SUJET À TRAITER: Recopiez intégralement, sans y apporter la moindre modification, l'extrait consacré au film Little Girl Blue.

EXTRAIT CHOISI:
*-*-*
Fille de : tel est le titre du livre dans lequel Carole Achache revenait, en 2011, sur la vie de sa propre mère, Monique Lange. Au tour de Mona Achache, elle aussi « fille de » (mais cette fois de Carole) de prolonger l’enquête familiale et de dresser, cette fois par l’entremise du montage, le portrait de sa défunte mère. En entremêlant des milliers de lettres et de photos, des carnets d’écriture, des enregistrements sonores et des agendas annotés, Little Girl Blue témoigne d’une porosité entre le documentaire et la fiction également au cœur de la composition de Marion Cotillard, qui rend vie, de manière retorse, à la figure de Carole. Si la densité des archives redonne du poids aux fantômes du passé, notamment lorsqu’elles se concentrent sur la mère de Mona, leur brassage est souvent interrompu par une coupe brutale opérant une bascule de la réalité à sa reconstitution. C’est d’ailleurs autour de cette règle que s’organise le système formel du film : montrer Carole pour ensuite la ressusciter en lui donnant un corps nouveau, celui de Marion Cotillard, dont le jeu est tout entier tendu vers cet horizon stanislavskien – il ne s’agit plus simplement de jouer, mais de devenir Carole. En témoigne cette scène autoréflexive dans laquelle sont exhibées les coulisses de la métamorphose : la cinéaste reçoit l’actrice dans son bureau pour lui confier les vêtements de sa mère (ainsi que ses bijoux et accessoires, son parfum, ses papiers d’identité, etc.). D’abord immobile le temps de cet « échange » à la fois verbal et matériel, la caméra opère ensuite un travelling circulaire qui fictionnalise l’espace documentaire : en glissant derrière la réalisatrice pour finalement venir rejoindre, de l’autre côté du bureau, l’actrice en pleine mutation, elle enregistre la conversion du réel en son simulacre.
*-*-*
LES DONNÉES:
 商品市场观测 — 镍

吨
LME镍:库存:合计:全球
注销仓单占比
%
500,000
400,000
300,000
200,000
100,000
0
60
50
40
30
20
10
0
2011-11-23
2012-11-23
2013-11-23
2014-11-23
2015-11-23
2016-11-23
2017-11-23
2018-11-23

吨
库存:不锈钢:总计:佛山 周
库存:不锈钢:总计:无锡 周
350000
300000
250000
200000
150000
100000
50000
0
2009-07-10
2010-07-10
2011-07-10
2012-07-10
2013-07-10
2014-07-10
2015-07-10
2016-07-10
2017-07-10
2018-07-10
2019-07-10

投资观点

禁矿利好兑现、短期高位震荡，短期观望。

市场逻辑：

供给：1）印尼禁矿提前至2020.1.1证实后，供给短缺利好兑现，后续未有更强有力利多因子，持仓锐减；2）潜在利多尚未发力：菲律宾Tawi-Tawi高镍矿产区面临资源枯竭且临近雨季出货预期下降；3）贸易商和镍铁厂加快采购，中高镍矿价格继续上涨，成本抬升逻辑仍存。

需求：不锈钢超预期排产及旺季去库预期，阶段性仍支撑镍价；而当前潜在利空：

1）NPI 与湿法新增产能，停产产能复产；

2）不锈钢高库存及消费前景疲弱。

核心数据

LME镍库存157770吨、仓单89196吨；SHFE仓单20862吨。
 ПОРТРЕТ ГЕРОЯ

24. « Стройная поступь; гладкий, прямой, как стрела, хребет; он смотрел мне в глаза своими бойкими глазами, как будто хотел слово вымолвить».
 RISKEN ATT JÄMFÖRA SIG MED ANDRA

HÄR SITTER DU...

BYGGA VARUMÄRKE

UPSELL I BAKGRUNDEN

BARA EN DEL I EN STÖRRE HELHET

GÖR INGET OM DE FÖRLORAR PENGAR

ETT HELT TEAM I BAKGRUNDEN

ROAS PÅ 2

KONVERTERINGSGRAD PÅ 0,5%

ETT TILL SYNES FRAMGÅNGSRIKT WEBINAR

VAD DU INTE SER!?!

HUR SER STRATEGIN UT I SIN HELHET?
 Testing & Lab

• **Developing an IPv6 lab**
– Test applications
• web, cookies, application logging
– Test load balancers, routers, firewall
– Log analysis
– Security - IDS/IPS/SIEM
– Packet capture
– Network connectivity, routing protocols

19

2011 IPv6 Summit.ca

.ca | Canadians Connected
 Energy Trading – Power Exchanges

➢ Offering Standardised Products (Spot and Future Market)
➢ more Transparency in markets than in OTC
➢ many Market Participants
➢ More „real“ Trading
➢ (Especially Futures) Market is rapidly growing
*-*-*
SOLUTION RÉDIGÉE:
Fille de : tel est le titre du livre dans lequel Carole Achache revenait, en 2011, sur la vie de sa propre mère, Monique Lange. Au tour de Mona Achache, elle aussi « fille de » (mais cette fois de Carole) de prolonger l’enquête familiale et de dresser, cette fois par l’entremise du montage, le portrait de sa défunte mère. En entremêlant des milliers de lettres et de photos, des carnets d’écriture, des enregistrements sonores et des agendas annotés, Little Girl Blue témoigne d’une porosité entre le documentaire et la fiction également au cœur de la composition de Marion Cotillard, qui rend vie, de manière retorse, à la figure de Carole. Si la densité des archives redonne du poids aux fantômes du passé, notamment lorsqu’elles se concentrent sur la mère de Mona, leur brassage est souvent interrompu par une coupe brutale opérant une bascule de la réalité à sa reconstitution. C’est d’ailleurs autour de cette règle que s’organise le système formel du film : montrer Carole pour ensuite la ressusciter en lui donnant un corps nouveau, celui de Marion Cotillard, dont le jeu est tout entier tendu vers cet horizon stanislavskien – il ne s’agit plus simplement de jouer, mais de devenir Carole. En témoigne cette scène autoréflexive dans laquelle sont exhibées les coulisses de la métamorphose : la cinéaste reçoit l’actrice dans son bureau pour lui confier les vêtements de sa mère (ainsi que ses bijoux et accessoires, son parfum, ses papiers d’identité, etc.). D’abord immobile le temps de cet « échange » à la fois verbal et matériel, la caméra opère ensuite un travelling circulaire qui fictionnalise l’espace documentaire : en glissant derrière la réalisatrice pour finalement venir rejoindre, de l’autre côté du bureau, l’actrice en pleine mutation, elle enregistre la conversion du réel en son simulacre.